SUPPLIED RECORDS:
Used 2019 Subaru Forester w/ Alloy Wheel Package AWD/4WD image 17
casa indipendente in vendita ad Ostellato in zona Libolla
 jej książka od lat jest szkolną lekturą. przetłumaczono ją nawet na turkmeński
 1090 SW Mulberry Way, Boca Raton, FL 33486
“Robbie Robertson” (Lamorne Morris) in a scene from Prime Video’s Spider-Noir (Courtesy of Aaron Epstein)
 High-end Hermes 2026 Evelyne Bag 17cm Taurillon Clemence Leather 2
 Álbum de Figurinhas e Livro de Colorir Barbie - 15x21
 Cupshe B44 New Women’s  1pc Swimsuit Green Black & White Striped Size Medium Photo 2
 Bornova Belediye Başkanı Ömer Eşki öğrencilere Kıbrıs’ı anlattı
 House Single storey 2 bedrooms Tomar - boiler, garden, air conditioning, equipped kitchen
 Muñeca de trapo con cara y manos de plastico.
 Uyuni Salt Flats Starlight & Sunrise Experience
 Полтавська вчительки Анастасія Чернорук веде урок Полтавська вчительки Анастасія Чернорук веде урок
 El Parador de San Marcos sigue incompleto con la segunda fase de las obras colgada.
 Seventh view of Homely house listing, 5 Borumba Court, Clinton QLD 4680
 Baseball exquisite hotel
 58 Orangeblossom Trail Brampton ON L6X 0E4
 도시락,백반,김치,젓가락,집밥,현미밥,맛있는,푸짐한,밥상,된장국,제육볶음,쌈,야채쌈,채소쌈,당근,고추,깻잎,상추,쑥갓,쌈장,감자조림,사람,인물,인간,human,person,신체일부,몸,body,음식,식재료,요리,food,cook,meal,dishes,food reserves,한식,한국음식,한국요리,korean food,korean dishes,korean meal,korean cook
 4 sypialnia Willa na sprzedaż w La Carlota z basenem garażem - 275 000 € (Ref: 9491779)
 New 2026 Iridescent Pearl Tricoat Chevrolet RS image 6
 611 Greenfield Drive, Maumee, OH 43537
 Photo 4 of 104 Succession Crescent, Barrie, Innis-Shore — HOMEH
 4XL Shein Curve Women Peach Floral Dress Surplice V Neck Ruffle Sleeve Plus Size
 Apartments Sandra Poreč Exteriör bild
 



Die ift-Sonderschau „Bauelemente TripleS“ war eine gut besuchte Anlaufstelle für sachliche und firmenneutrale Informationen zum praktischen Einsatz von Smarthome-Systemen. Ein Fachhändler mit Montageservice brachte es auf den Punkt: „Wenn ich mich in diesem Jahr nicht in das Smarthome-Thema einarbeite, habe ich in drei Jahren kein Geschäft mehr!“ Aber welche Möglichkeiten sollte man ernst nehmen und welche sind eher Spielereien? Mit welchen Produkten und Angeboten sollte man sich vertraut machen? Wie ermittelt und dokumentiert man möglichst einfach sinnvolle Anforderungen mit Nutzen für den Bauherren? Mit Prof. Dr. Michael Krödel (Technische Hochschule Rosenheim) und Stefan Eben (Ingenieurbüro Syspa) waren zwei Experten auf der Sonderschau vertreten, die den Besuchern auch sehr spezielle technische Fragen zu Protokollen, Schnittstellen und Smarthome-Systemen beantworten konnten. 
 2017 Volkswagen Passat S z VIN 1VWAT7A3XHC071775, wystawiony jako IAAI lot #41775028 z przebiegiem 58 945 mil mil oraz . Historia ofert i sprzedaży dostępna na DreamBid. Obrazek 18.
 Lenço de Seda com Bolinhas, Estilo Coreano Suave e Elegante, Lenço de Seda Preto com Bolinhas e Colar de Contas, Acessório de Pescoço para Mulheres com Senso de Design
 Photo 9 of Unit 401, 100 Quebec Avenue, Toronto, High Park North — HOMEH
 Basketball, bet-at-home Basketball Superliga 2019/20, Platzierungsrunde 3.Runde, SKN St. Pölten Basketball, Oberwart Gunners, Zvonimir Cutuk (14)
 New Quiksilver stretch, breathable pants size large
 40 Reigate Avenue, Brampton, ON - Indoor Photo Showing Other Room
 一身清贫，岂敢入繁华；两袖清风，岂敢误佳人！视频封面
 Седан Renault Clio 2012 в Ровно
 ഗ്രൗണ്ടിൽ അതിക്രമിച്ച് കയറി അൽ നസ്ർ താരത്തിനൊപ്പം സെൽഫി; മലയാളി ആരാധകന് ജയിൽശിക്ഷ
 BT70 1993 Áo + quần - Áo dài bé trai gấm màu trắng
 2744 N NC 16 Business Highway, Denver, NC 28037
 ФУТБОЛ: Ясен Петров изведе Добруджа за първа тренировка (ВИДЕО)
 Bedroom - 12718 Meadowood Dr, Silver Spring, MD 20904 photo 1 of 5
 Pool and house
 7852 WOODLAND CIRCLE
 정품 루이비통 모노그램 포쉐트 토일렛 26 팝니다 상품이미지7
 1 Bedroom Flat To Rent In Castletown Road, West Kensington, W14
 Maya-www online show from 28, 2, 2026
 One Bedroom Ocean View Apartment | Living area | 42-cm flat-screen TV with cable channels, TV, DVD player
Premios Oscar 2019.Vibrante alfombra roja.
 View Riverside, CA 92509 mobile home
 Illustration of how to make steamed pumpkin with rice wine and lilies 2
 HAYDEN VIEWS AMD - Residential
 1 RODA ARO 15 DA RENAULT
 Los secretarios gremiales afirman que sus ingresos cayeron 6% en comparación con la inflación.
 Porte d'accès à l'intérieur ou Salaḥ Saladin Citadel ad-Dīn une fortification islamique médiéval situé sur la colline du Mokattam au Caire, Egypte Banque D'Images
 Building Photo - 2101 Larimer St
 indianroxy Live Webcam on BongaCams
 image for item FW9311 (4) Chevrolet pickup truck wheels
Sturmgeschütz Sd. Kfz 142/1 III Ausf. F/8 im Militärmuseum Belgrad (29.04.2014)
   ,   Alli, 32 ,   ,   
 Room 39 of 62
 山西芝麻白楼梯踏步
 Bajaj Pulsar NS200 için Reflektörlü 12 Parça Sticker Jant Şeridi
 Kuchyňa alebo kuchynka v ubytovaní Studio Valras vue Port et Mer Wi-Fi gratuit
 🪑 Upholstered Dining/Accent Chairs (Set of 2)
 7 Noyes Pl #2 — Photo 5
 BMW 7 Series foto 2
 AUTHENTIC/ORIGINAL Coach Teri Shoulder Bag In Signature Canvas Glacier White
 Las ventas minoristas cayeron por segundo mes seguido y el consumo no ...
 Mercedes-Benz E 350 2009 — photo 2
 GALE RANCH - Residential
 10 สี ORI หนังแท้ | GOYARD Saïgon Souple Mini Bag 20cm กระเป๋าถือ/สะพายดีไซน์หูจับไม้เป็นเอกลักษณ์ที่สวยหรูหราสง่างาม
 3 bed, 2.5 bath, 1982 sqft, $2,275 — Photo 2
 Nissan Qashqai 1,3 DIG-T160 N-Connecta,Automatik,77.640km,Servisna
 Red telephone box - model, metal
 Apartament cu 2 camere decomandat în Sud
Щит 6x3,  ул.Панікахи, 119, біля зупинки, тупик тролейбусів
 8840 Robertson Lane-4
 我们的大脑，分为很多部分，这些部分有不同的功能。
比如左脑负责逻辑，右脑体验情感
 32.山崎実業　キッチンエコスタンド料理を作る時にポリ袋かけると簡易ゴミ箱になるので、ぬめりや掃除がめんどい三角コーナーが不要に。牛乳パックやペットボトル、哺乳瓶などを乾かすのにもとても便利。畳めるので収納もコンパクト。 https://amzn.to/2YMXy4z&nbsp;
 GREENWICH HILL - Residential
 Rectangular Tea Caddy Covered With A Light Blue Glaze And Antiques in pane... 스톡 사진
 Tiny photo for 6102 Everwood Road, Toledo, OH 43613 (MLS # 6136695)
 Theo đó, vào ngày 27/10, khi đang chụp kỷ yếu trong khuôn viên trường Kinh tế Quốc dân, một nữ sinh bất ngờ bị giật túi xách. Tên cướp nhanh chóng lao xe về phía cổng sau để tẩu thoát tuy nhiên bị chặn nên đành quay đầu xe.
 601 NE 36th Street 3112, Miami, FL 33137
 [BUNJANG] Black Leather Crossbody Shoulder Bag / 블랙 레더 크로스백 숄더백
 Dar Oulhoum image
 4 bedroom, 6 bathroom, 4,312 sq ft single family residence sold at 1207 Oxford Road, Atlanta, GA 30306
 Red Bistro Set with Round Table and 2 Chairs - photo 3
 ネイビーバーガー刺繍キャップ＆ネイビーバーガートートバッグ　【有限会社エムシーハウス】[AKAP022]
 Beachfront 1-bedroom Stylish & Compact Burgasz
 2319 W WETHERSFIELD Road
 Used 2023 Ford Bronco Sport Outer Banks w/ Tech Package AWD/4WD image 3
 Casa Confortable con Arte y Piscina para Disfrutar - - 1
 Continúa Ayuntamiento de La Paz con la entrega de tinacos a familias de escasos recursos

WHAT THE EXERCISE ASKS:
Starting at the first line of the listing and stopping after the line that has "1090 SW Mulberry Way, Boca Raton, FL 33486", write those lines out again with "Subaru" changed to "Toyota" and nothing else altered.

OUTPUT BELOW:
Used 2019 Toyota Forester w/ Alloy Wheel Package AWD/4WD image 17
casa indipendente in vendita ad Ostellato in zona Libolla
 jej książka od lat jest szkolną lekturą. przetłumaczono ją nawet na turkmeński
 1090 SW Mulberry Way, Boca Raton, FL 33486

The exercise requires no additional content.